Provinces should learn from Quebec and expand use of private health-care clinics
In Canada, the average wait time between seeing a general practitioner and receiving care was 27.4 weeks in 2022. That’s 18.1 weeks longer than in 1993 when wait times were first recorded and 6.5 weeks longer than in 2019, before the onset of COVID.
In response, several provinces including Alberta, British Columbia and Ontario have increased the use of private clinics to perform publicly-funded surgeries. These partnerships also help expand capacity and deliver treatment without costly and time-consuming investments by government in new infrastructure.

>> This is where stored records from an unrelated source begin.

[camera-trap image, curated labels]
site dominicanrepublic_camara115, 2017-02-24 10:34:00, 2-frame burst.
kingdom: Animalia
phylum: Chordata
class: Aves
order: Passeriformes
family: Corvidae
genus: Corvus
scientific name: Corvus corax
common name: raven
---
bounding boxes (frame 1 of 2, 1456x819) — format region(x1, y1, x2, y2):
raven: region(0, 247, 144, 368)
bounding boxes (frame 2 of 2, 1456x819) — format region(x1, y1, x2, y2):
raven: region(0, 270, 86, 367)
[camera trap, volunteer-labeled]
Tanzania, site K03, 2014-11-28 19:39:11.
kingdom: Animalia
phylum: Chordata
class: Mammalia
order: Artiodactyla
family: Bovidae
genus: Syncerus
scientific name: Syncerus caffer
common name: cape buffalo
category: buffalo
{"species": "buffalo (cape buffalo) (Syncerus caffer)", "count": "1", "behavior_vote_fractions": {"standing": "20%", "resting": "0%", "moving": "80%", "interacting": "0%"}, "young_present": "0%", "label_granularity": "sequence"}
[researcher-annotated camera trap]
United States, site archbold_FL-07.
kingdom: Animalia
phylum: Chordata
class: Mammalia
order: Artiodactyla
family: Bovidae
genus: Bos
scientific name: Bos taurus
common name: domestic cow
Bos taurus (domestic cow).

Even before COVID backlogs, provinces have used private clinics to help shorten wait times. Consider Saskatchewan. In 2010, the province’s wait between referral from a general practitioner and receipt of care was 26.5 weeks, the longest outside Atlantic Canada. In response, the provincial government introduced the Saskatchewan Surgical Initiative, which included contracts with private surgical centres. As a result, Saskatchewan reduced its median wait to just 14.2 weeks by 2014—the second-shortest in the country that year. And these private clinics were able to deliver surgeries at a cost 26 per cent lower (on average) than their public-sector equivalents.

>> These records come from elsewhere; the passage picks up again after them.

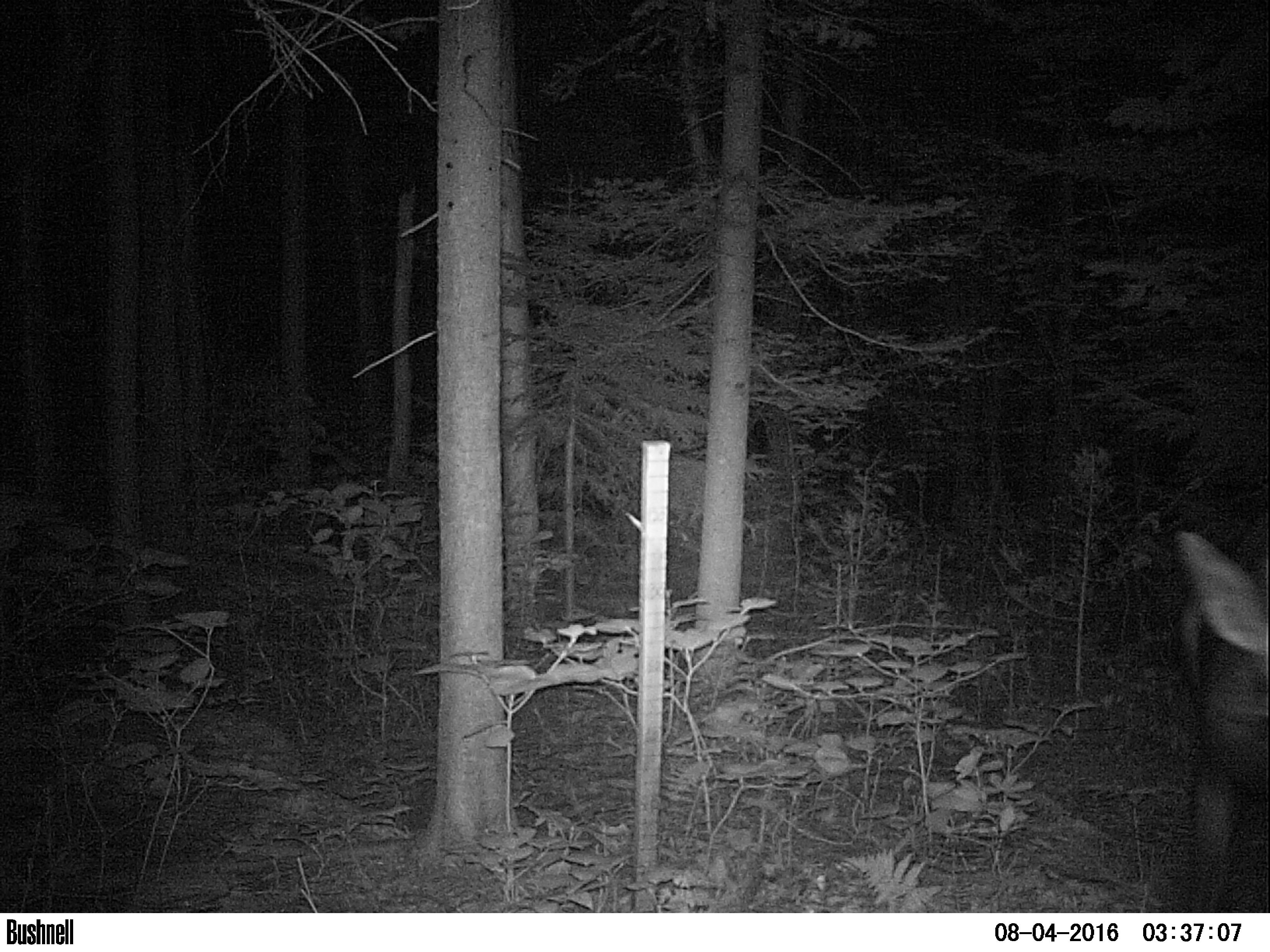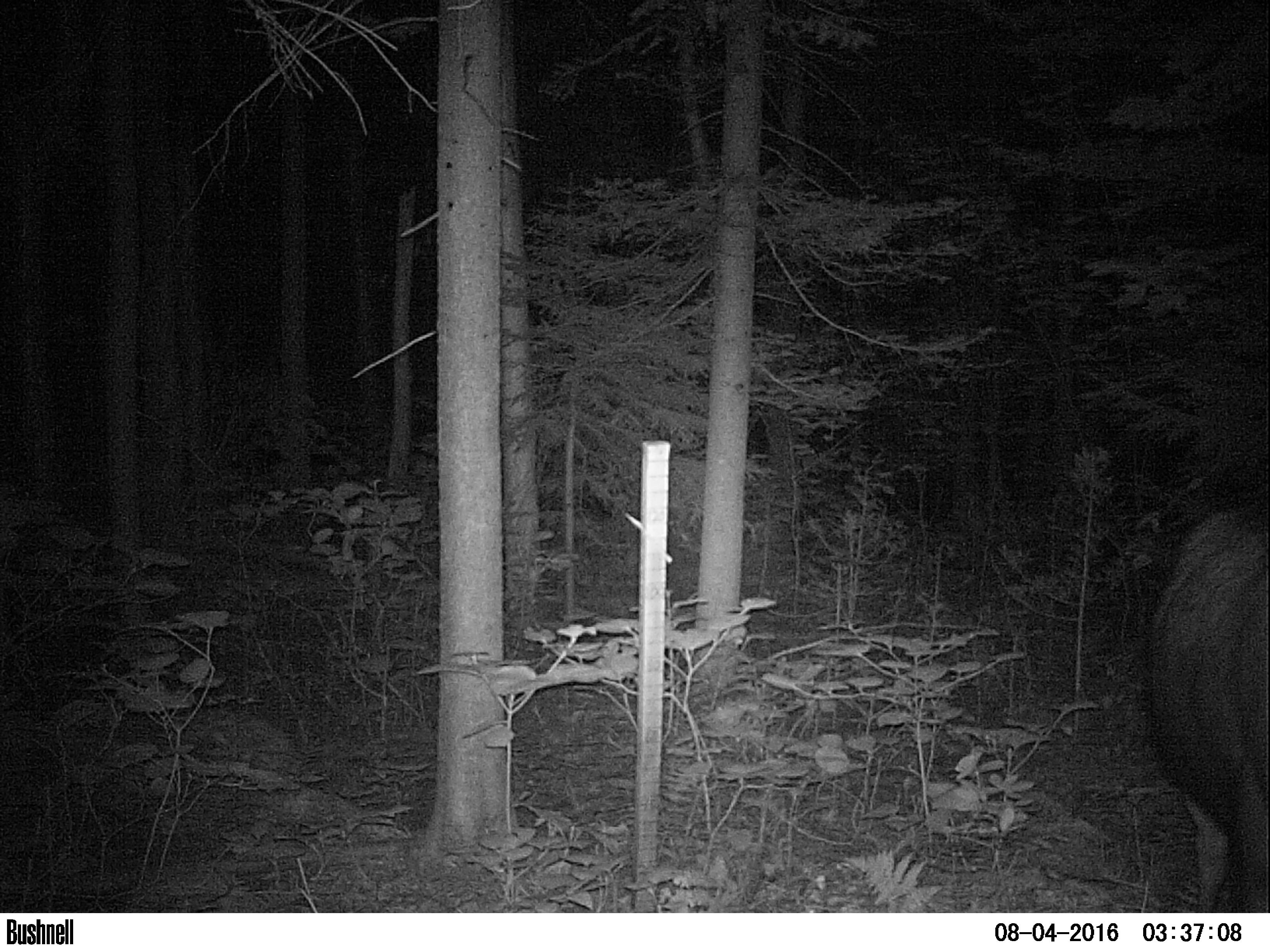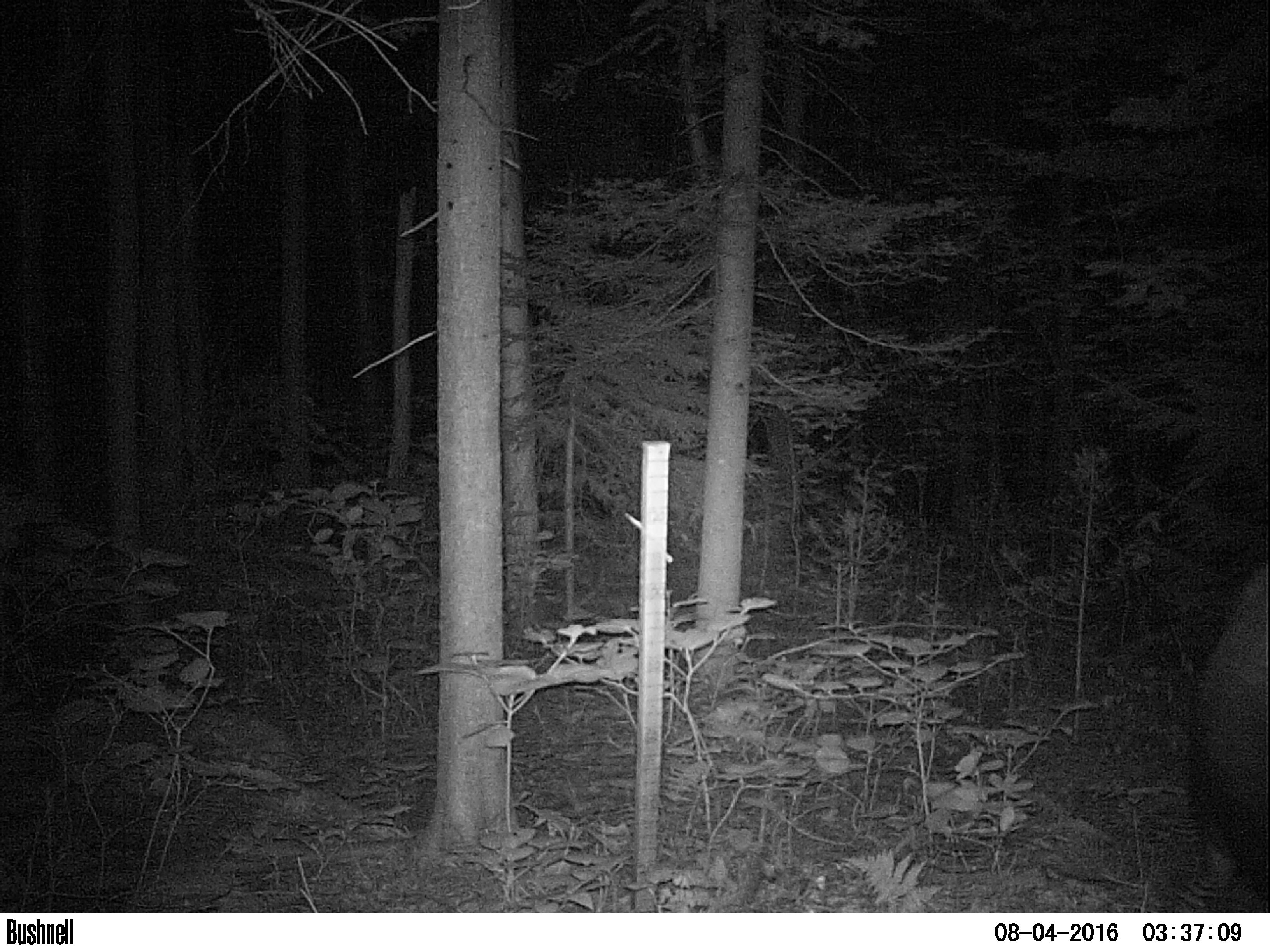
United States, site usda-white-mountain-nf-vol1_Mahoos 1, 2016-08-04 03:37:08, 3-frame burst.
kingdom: Animalia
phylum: Chordata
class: Mammalia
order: Artiodactyla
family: Cervidae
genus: Alces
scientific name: Alces alces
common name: moose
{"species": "moose (Alces alces)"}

Quebec has had similar success. A 2005 Supreme Court ruling helped spur legislative action that formally allowed private clinics to perform select surgeries in the province. Initially limited to just three procedures, the list now includes more than 50 different procedures covered in Quebec’s public system that can also be performed in private surgical clinics.

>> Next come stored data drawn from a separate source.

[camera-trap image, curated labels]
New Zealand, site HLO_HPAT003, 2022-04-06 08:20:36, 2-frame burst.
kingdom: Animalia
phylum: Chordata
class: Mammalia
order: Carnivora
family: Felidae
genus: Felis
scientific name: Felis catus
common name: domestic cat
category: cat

Indeed, private clinics have become an increasingly larger part of Quebec’s health-care system, with the number of private clinics growing from 45 in 2014 to 73 in 2023. In the 50 private clinics where physicians still fully participate in the public system (i.e. opted-in physicians), government covers the costs of medically necessary care. Meanwhile, patients can also choose to pay directly out-of-pocket for care from the 23 clinics with opted-out physicians. Public hospitals are also allowed to outsource certain surgeries to private surgical clinics, if the hospital’s wait times exceed provincial targets. The percentage of publicly-funded day surgeries performed in those private clinics increased from 6.1 per cent in 2011/12 to 17.1 per cent in 2022/23.
Quebec’s health minister has cited the positive impact of these private clinics in helping reduce health-care wait lists in the province—and the evidence is significant. These public-private partnerships significantly increased the number of medically necessary, non-emergency surgeries performed each year, while participating hospitals have reduced wait times to well below the provincial average. These public-private partnerships also made a big difference during the pandemic in Quebec.
Again, other provinces including Alberta and Ontario are also moving in the right direction by expanding the use of contracted delivery of publicly-funded surgeries in an effort to help reduce wait times post-COVID. But more could be done.
Patients should have access to timely health care no matter where they are in the country. And clearly, private contracts can help reduce wait times. With a growing track record of success, provinces across Canada should expand the use of private clinics to deliver publicly-funded services.